Van Gogh, Van Gogh, Van Gogh
I consider myself to be a museum person, especially an art museum person. I love spending hours in a fine collection, and my interests in Western Art range from early medieval to mid-20th century. I have a soft spot for the Impressionists (yes, I know that’s so declasse), and for the post-Impressionists. I’ve always loved Van Gogh (a love enhanced by his tragic personal story.)
So I was more than a bit astonished by the current show at the Phillips Collection in DC — Van Gogh Repetitions. The relatively small, extremely well-curated show looks at the paintings that Van Gogh repeated multiple times in his career — The Postman, The Berceuse, L’Arlesienne, the Bedroom at Arles, and a few others.
I’ve studied Monet’s series. I can prattle on about haystacks and Waterloo Bridge and Rheims Cathedral, etc. But I’d *never* heard Van Gogh discussed in terms of series before. And I’d never read about the debates of which painting came first in his series.
I’d also never thought of Van Gogh as an artist who used *tools*. Sure, he used his paintbrushes and palette knives and that sort of thing.
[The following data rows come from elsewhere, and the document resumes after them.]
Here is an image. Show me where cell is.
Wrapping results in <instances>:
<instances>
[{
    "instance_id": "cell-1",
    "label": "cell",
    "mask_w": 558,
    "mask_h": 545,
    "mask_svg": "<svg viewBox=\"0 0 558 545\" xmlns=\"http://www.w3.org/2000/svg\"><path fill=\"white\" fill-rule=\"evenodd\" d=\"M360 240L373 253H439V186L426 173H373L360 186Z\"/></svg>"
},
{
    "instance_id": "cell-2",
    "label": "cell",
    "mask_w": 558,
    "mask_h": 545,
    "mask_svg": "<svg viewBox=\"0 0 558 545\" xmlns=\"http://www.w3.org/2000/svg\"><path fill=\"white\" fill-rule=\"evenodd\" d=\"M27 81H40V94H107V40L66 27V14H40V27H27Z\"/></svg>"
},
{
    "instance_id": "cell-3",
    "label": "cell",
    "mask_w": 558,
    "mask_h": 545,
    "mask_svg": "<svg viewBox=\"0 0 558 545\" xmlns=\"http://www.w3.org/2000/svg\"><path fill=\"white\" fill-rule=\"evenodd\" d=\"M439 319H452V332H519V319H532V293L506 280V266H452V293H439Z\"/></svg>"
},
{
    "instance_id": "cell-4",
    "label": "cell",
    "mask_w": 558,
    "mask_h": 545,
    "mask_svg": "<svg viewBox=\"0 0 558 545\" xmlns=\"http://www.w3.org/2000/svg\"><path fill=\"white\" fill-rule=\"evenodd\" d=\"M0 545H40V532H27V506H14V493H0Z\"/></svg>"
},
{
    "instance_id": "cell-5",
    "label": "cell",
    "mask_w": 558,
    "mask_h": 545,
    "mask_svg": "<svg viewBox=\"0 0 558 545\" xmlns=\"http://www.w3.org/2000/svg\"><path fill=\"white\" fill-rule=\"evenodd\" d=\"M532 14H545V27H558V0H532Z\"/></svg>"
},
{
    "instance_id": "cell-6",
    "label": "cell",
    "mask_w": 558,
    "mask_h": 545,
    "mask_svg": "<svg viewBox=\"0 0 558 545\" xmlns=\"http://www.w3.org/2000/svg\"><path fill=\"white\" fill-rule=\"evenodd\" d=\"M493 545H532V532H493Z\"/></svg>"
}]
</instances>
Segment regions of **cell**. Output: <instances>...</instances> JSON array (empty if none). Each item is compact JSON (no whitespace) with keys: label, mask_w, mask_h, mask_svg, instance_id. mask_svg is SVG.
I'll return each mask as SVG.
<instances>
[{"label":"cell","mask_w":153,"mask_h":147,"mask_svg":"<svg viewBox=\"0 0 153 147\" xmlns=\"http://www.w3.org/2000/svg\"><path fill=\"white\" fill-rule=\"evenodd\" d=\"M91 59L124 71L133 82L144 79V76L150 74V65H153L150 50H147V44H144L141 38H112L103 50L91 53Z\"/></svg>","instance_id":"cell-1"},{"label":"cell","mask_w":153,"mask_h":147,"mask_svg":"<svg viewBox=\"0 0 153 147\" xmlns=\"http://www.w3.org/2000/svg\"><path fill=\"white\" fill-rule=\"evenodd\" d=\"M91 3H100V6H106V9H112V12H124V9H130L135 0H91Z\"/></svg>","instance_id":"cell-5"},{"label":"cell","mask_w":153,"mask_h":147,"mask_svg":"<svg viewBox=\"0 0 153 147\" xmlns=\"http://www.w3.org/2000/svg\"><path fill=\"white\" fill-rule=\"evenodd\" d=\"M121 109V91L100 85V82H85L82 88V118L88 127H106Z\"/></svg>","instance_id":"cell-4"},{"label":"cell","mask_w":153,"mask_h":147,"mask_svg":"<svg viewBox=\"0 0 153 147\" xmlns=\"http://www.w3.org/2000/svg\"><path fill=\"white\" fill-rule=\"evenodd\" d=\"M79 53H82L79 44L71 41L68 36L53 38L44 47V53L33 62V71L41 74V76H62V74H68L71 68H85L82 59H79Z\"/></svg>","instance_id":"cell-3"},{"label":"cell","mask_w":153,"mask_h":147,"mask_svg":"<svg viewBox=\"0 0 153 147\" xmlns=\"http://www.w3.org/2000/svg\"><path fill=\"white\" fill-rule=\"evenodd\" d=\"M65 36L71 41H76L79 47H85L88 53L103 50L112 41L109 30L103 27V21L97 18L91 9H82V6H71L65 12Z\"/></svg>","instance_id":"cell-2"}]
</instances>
But the show presents evidence that he used special frames, to transfer the design from one version of his painting to the next. And that he set his work on a grid to facilitate other copies. The tools made him seem more like Caravaggio than like a madman throwing paint on canvas, with crows of suicide flocking in the background.
All in all, an *amazing* show. I love living in D.C.